Os dados oficiais da Receita Federal confirmam a tendência de alta no recolhimento de impostos pelo governo federal. Após o valor recorde registrado em 2021 (R$ 1,878 trilhão), a arrecadação da União somou R$ 908,5 bilhões de janeiro a maio de 2022, maior resultado da série histórica iniciada em 1995.
Já a carga tributária, indicador que mede o peso dos impostos da economia também subiu no ano passado, mostrando que o crescimento da arrecadação veio acima da expansão do Produto Interno Bruto (PIB, ou soma de bens e serviços). A alta foi puxada tanto pelo governo federal, como por Estados e municípios.
Considerando apenas a carga tributária da União, o indicador ficou em 22,48% do PIB. Isso significa que o governo federal recolheu em impostos o equivalente a mais de um quinto da riqueza gerada no país no ano passado.

▶ _Enunciado da tarefa_: Segundo o trecho sobre a arrecadação federal, quanto a União arrecadou de janeiro a maio de 2022?

▶ _Dados extraídos_:
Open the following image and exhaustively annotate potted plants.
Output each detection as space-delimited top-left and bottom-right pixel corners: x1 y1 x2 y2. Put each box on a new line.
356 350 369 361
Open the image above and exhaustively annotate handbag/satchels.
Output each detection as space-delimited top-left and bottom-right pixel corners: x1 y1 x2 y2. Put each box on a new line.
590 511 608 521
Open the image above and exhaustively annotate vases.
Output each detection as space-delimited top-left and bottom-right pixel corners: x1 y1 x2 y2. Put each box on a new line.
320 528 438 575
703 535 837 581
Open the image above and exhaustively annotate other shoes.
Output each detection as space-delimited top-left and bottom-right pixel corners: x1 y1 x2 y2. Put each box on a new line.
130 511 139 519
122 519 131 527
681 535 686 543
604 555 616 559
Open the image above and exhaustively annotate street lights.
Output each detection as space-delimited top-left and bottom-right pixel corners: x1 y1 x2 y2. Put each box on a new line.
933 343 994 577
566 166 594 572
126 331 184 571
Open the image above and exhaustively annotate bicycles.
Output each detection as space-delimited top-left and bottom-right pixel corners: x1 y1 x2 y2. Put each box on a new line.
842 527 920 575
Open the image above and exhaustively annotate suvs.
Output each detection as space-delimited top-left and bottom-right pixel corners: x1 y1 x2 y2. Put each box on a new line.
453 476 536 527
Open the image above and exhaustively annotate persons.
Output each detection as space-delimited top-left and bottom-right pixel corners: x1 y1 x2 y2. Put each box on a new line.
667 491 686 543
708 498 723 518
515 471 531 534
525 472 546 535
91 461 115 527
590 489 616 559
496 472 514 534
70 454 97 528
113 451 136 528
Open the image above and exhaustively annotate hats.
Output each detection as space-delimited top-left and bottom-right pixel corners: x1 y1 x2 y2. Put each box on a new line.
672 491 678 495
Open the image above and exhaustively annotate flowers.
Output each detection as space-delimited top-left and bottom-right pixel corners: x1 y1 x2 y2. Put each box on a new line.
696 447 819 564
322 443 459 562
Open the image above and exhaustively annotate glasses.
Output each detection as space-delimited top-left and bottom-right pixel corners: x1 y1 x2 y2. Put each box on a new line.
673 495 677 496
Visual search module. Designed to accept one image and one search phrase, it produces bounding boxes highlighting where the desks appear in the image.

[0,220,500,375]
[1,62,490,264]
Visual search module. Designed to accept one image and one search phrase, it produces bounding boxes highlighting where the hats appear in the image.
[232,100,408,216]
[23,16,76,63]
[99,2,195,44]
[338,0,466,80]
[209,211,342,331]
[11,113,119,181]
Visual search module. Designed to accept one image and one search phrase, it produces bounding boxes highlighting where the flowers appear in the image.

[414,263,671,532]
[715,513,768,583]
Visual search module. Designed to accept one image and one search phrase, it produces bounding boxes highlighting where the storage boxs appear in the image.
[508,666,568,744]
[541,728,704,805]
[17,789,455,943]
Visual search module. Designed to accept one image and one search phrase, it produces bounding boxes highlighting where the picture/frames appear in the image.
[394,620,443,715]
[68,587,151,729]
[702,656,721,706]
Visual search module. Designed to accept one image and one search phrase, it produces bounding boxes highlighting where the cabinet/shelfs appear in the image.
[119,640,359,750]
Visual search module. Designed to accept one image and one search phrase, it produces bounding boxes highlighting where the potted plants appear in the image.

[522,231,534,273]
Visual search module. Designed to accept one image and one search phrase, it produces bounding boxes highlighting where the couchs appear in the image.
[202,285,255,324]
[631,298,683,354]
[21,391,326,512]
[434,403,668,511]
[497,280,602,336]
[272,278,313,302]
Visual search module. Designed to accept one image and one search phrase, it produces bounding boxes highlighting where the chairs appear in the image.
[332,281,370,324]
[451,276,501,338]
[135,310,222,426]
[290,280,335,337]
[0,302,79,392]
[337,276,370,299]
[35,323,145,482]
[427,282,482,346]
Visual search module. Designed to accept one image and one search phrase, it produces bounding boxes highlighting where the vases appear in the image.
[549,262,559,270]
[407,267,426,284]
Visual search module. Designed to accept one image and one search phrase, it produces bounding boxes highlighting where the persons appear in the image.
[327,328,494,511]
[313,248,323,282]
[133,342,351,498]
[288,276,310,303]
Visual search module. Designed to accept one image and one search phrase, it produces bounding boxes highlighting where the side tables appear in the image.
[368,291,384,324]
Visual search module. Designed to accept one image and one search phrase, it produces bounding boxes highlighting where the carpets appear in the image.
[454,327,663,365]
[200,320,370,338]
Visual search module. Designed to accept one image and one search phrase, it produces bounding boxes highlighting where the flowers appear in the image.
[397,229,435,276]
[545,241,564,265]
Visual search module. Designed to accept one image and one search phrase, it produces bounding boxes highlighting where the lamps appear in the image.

▶ _Resposta escrita_: R$ 908,5 bilhões, o maior resultado da série histórica iniciada em 1995.